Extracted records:

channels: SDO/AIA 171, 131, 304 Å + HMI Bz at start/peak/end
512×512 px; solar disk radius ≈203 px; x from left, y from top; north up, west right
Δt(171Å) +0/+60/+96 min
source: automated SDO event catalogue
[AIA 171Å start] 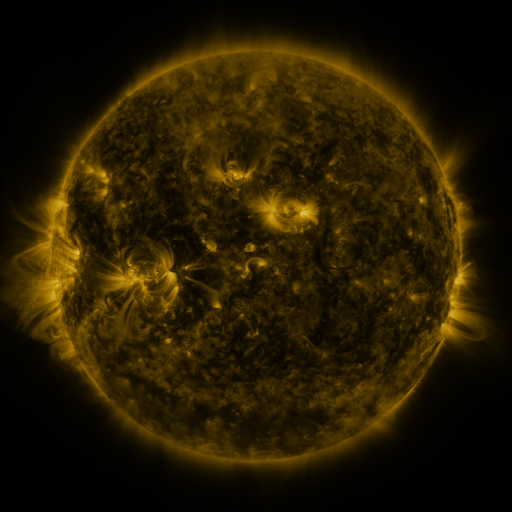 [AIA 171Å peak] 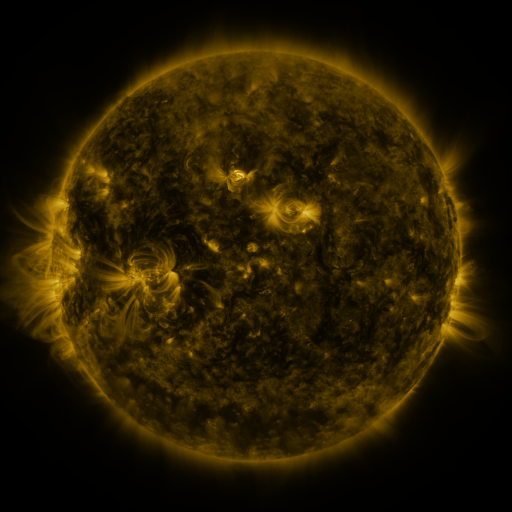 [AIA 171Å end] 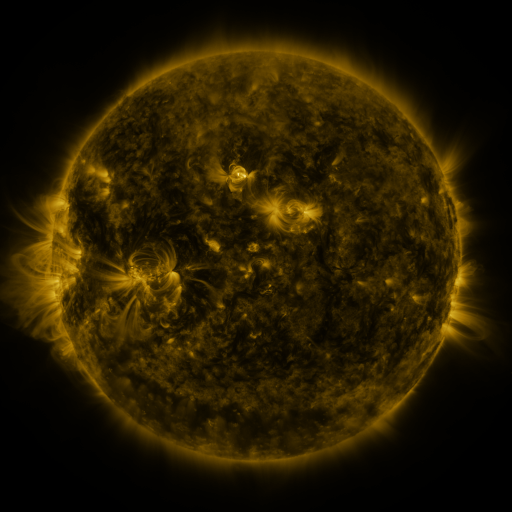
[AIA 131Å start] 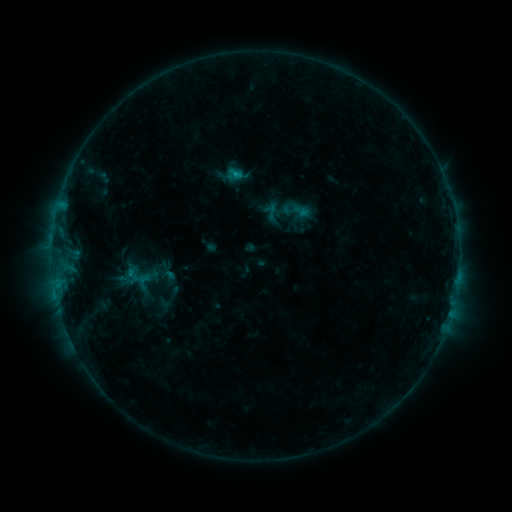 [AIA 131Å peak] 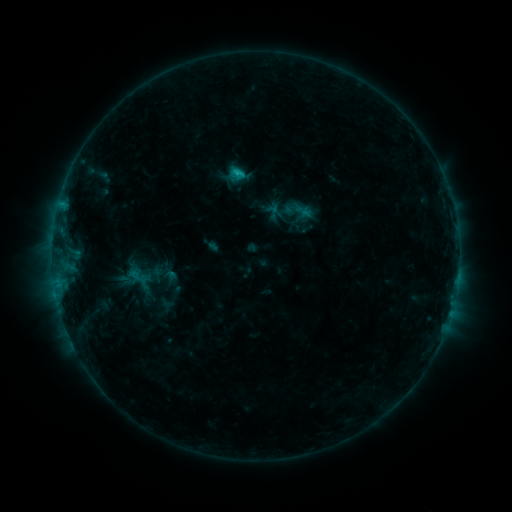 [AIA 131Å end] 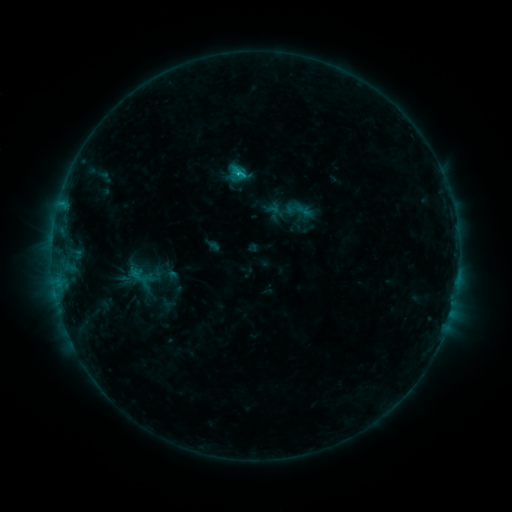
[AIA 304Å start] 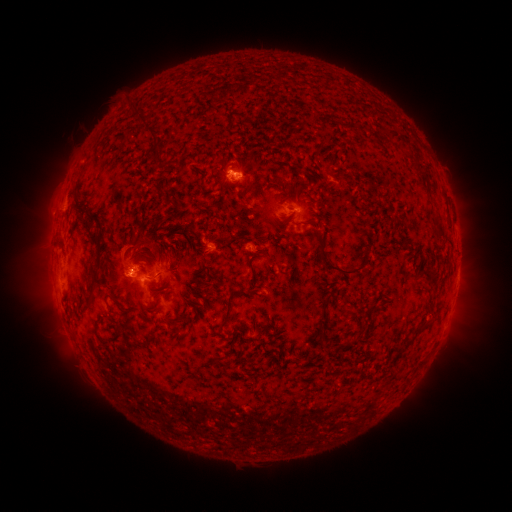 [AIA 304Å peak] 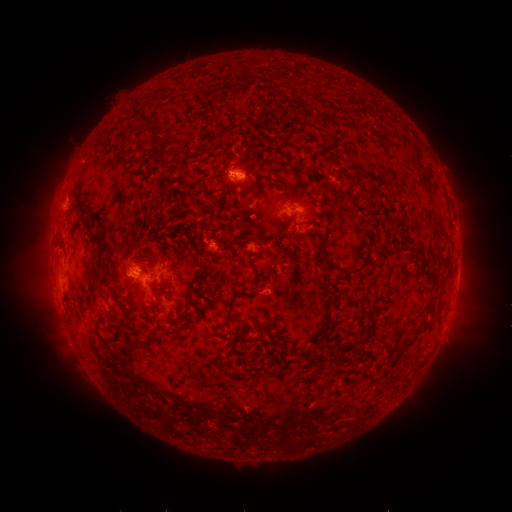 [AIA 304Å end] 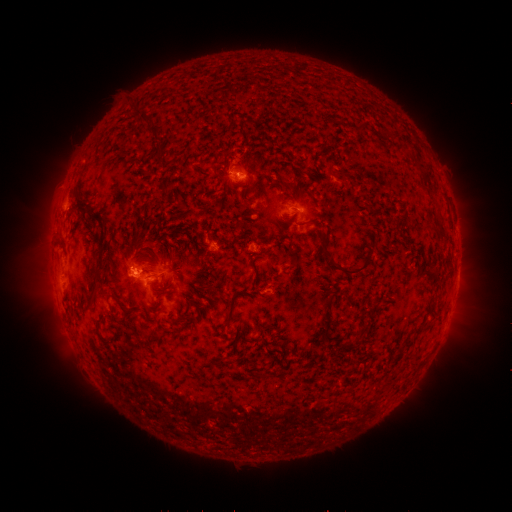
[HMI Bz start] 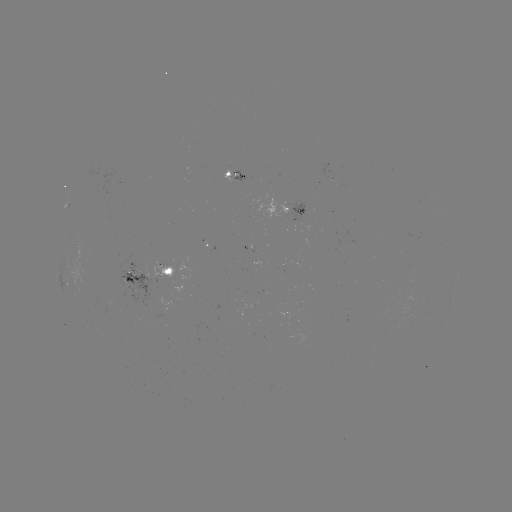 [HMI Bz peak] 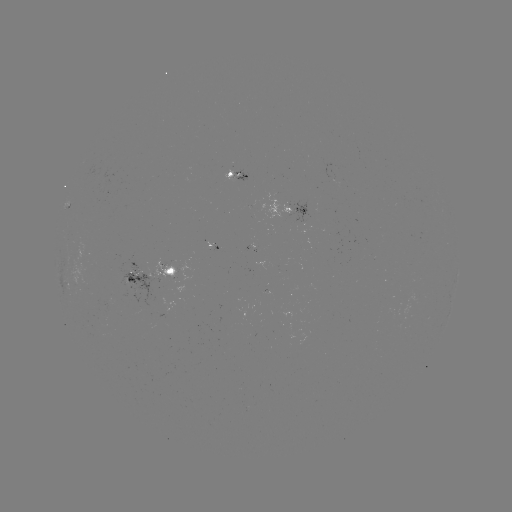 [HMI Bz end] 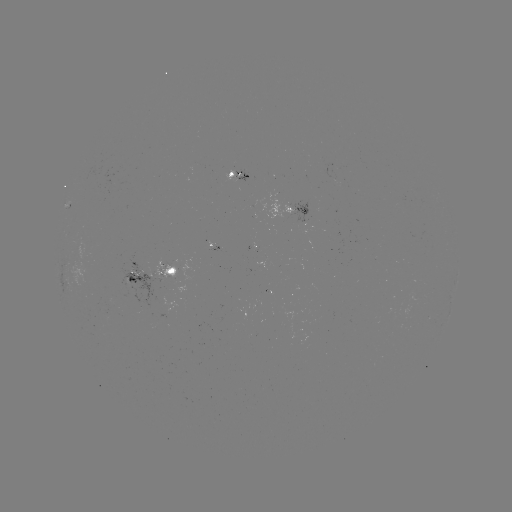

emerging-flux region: [151, 260, 176, 279]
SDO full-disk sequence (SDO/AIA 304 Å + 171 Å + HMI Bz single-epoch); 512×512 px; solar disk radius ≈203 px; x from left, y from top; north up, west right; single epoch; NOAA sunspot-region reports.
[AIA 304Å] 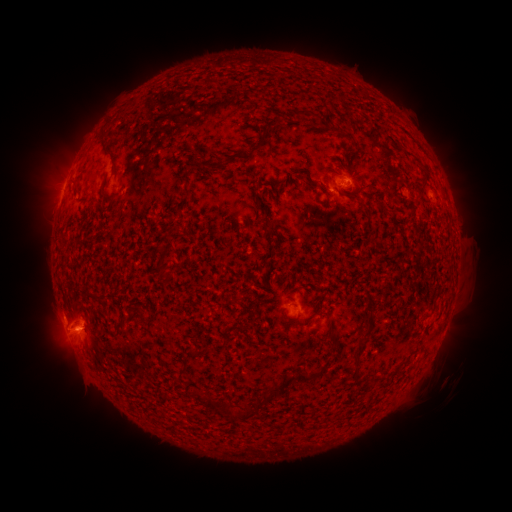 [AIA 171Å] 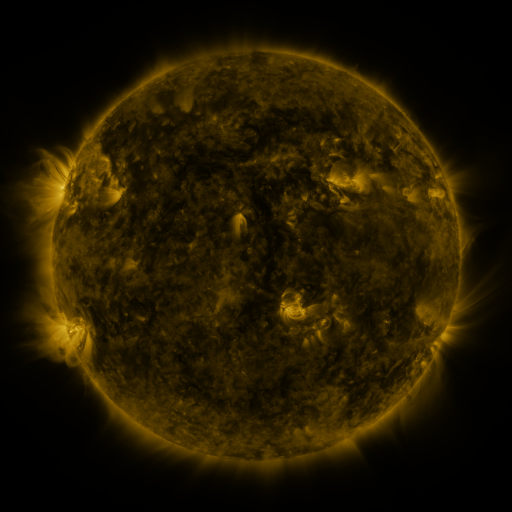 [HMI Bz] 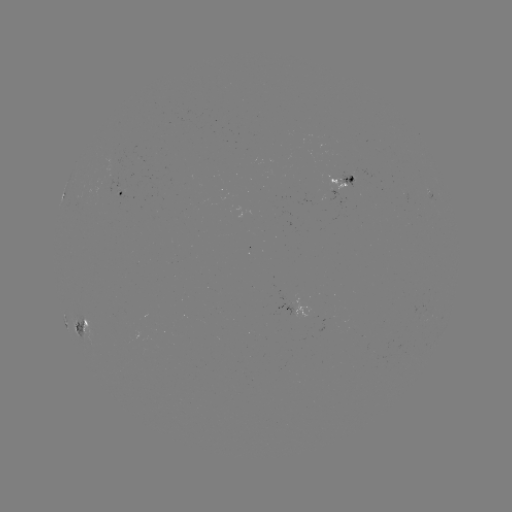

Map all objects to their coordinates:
spotted active region: (346, 183)
spotted active region: (122, 193)
spotted active region: (434, 198)
spotted active region: (296, 308)
spotted active region: (451, 312)
spotted active region: (81, 320)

**GOAL OF THE EXERCISE:** Identify every line in the records above that contains the string "from", matching case exactly, and copy each of those lines.

**TASK RESULT:**
512×512 px; solar disk radius ≈203 px; x from left, y from top; north up, west right
SDO full-disk sequence (SDO/AIA 304 Å + 171 Å + HMI Bz single-epoch); 512×512 px; solar disk radius ≈203 px; x from left, y from top; north up, west right; single epoch; NOAA sunspot-region reports.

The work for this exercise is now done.